师傅若有似无的笑意微微加深:“那么,赫德的摩亘,祝你的不感兴趣能带给你安宁。”

摩亘没再见到卢德,尽管他花了大半个下午在学院里、悬崖上到处找。他跟师傅共进晚餐,之后信步走出屋外,走进薄暮时分停息的风中,正好碰上至尊的竖琴手从路的那一头走来。

岱思停下脚步说:“你看起来很烦恼。”

“我找不到卢德,他一定下山去凯司纳了。”摩亘少有这么心事重重的模样。他双肩靠在橡树上,一只手梳拢过头发,发际的三颗星在暮色中发着微光。“我们吵了一架,我现在甚至不确定吵的是什么。我希望他跟我一起去安纽因,但时间所剩不多,这下我不知道他会不会来了。”

“我们该上船了。”

“我知道。要是我们错过涨潮,他们就会自行出海,不等我们。他大概在哪家酒馆喝醉了,身上只剩下一双靴子。也许他比较希望看到我长途跋涉去见至尊,而不是去娶瑞德丽。也许他说得对,赫德不适合瑞德丽,所以他很不开心。也许我应该下山跟他一起买醉,然后回家去。我不知道——”他看见竖琴手充满耐心、略带不解的表情,叹了口气,“我去拿包袱。”

“离开前,我得跟欧姆师傅谈谈。如果卢德对这桩婚事有意见,他一定会坦白告诉你的。”

摩亘耸耸肩,从橡树旁直起身子。“应该是吧。”他闷闷不乐地说,“但我还是不明白他为什么要在这节骨眼上让我难过。”

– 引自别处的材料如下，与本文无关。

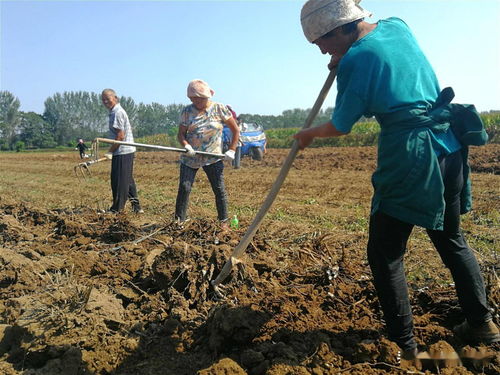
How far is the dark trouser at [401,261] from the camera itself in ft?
7.09

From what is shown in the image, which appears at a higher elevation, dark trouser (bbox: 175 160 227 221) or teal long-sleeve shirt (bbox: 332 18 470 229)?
teal long-sleeve shirt (bbox: 332 18 470 229)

摩亘从卢德一团混乱的房间里取出包袱,向师傅道别。天色渐暗,他和竖琴手沿着长路走回城里。新月形港湾的两角处,烽火已经燃起。黑暗中,住家和酒馆的小小灯光有如零落的星辰。潮水涨起,拍打崖壁,晚风也愈发强劲,吹来海盐和夜色的气息。两人登上商船,船在深水中不停晃动;一面放松的帆灌饱了风,绷得紧紧的,在月色下似魅似幻。摩亘站在船尾,看着港口的灯光在海面摇曳,逐渐远去、消失。

“如果风肯帮忙,我们下午就可以抵达安纽因。”一名态度亲切、脸侧有道疤痕的红胡子商人对摩亘说,“随你要睡在甲板上或甲板下都行。不过,船舱里载了马,你可能会比较想留在甲板上透气。船上有很多从贵宝地换来的羊皮,可以给你御寒。”

“谢谢。”摩亘说。他坐在一大捆缆绳上,双臂倚憩在栏杆上,看着船后的白色波痕随着沉默舵手操纵舵柄的动作而转向。他的思绪飘向卢德,追溯两人争执的起源,一再困惑地思索。风中传来船上为数不多的水手的声音,还有商人讨论船货的谈话片段。桅杆承受风势,吱嘎作响;满载货物的船身端正平稳,轻松破浪前进。东风吹得摩亘脸颊发麻,船身的起伏和吱嘎声催他沉沉欲眠,于是他把头枕在手臂上,闭上眼睛,睡着了。突然,船身猛然一震,仿佛四面八方的风同时吹袭。他惊醒过来,听见无人把持的舵柄咚的一声发出闷响。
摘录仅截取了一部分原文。